I'm fine with most of what I see in this new upgrade. One issue does irk me however. I really liked the "Forum Jump" boxes both on the top of the pages and the bottom. Now I'm finding them either at the bottom or the top, but not both. Its one of those inconvenient things of "Oops, gotta scroll the other way now" just to jump either back to the forum I'm in, or to a new forum. It's a minor nitpick but one I hope can be fixed. Thank you.


----------



## IndyJones1023

I second that emotion!


----------



## astrohip

+3

Just ran into this issue trying to jump here!


----------



## rhuntington3

Read the "A place to discuss the TCF upgrades" thread... That's on the "To Do" list...

http://www.tivocommunity.com/tivo-vb/showpost.php?p=5687270&postcount=268


----------



## dcahoe

LOL, I was just posting the same complaint and it directed me here.

--------
I really miss having a jump to forum at the top of all pages like it was on the old server.

It is at the top if you are reading a post in a thread, but not if you are you just looking at a list of the threads in a forum.

Now I have to scroll all the way to the bottom of the screen to jump to the next form.


----------



## Jeff Block

As rhuntington3 said, we're on this issue. The jump box is back in a number of places. Our goal is to make it consistent on pretty much every page.

Thanks for reporting this and other issues!


----------



## The Flush

I think we need the forum jump boxes on the top and bottom of every page.


----------



## dkaz

right now they're at the exact same places as they were before the upgrade (i'm 99% sure, as I double checked on the old site)

that said, one of them doesn't work properly (which is high on my todo list)

as far as adding them everywhere else, i'll get to that as well - it's made harder by the fact that some of the other forum pages have a bunch of HTML forms sprinkled throughout (that breaks "forum jump", which relies on a form itself)

hopefully i'll have a chance to finish the job sometime early next week


----------



## sushikitten

Yea! Jump boxes are back! You guys are rockin' along!


----------



## The Flush

The forum jump boxes are not at the bottom of pages when there are no new unread posts remaining on the page. This is when I need the forum jump the most because when I have finished reading all new posts, it's time to jump forums. Now I have to scroll all the way back to the top to jump.


----------



## JimSpence

I only see the Forum Jump at the bottom of this forum. 
We need them at the bottom of all forums for the reason The Flush stated.


----------



## dslunceford

JimSpence said:


> I only see the Forum Jump at the bottom of this forum.
> We need them at the bottom of all forums for the reason The Flush stated.

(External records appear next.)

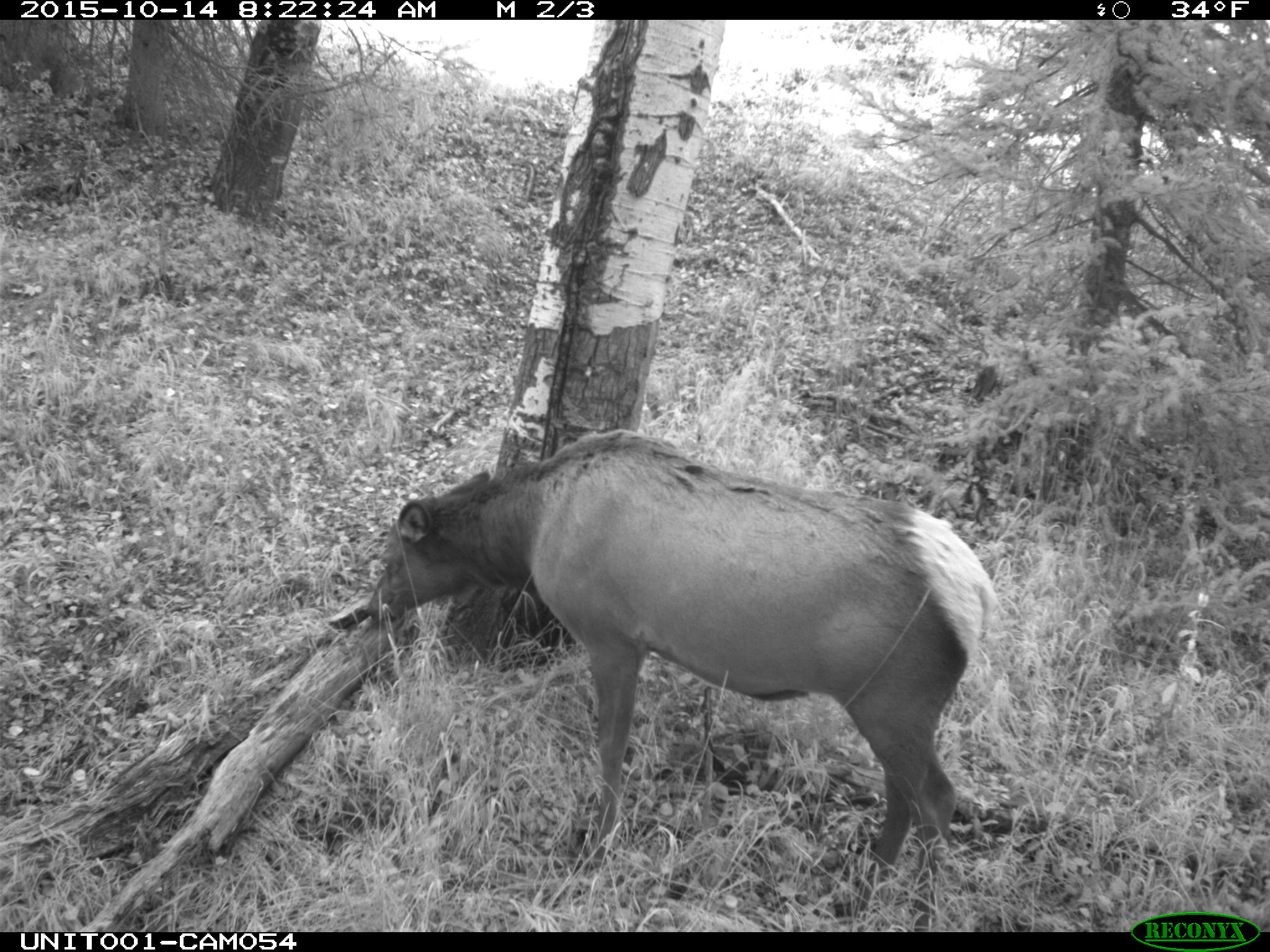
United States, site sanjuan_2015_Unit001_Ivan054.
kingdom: Animalia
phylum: Chordata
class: Mammalia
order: Artiodactyla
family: Cervidae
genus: Cervus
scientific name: Cervus elaphus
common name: red deer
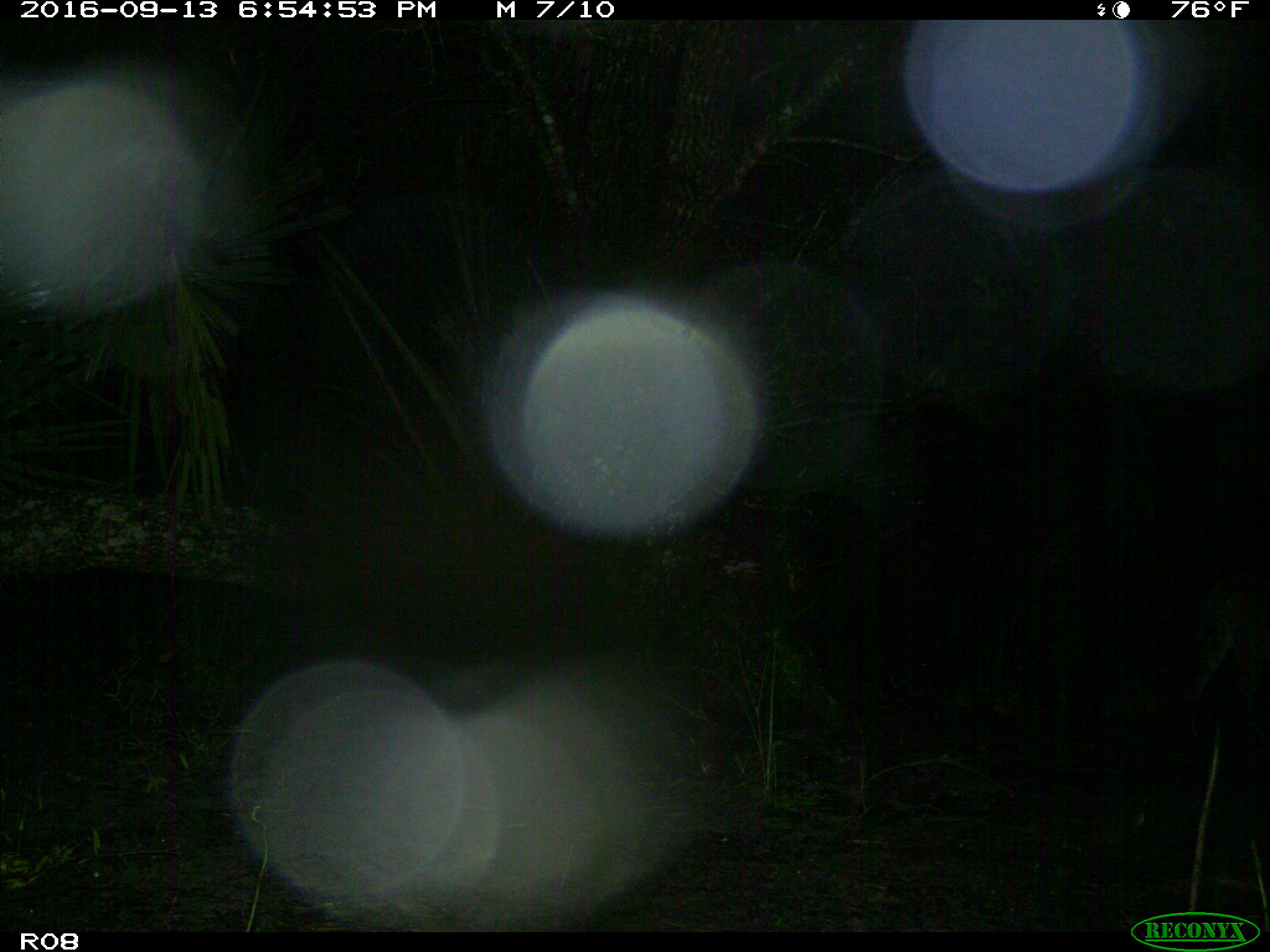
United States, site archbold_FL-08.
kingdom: Animalia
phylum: Chordata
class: Mammalia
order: Carnivora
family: Felidae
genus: Lynx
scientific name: Lynx rufus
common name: bobcat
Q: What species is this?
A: Lynx rufus (bobcat).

Yes, yes, please! Jump at both top and bottom of each page...


----------



## dkaz

Forum Jump boxes should now be functional on top/bottom of "forum display" and "show thread" pages.

Let me know the jump boxes don't work for you.


----------



## dthmj

I see forum jump boxes at the top and bottom of all the forums I go to, however, the one on the bottom doesn't work until you hit the Go button, whereas the one at the top works as soon as you select a forum. I'm using IE7.

Not sure how it is supposed to work, but I'm used to not having to hit the Go button.


----------



## dkaz

re-fixed and re-tested (on Firefox and IE7, at least)

I believe I figured this one out once and for all, but I've been wrong before

I gave up on trying to align the bottom "Forum Jump" with the "Post Reply" button (as it is on top) - there doesn't seem to be a simple way to get that done


----------



## Ruth

dthmj said:


> I see forum jump boxes at the top and bottom of all the forums I go to, however, the one on the bottom doesn't work until you hit the Go button, whereas the one at the top works as soon as you select a forum. I'm using IE7.
> 
> Not sure how it is supposed to work, but I'm used to not having to hit the Go button.


+1.

It's still a big improvement over the "you do not have permission" error message, though!


----------



## dthmj

Forum boxes seem to be all fixed now...

I noticed they were broken (and now fixed) as I went from FH to HH over and over and over and over and over again... Maybe all this jumping broke the boxes 

But now there seems to be a problem with missing threads in this forum.... hmmmm.


----------



## The Flush

Thanks for this fix. It's a big help.


----------



## dslunceford

Yes, thank you very much!


----------



## dkaz

np...it took embarrassingly long to fix them, so I feel relieved they finally seem to work


----------



## sushikitten

I Love Them! Love Them! Love Them! Yahoo!


----------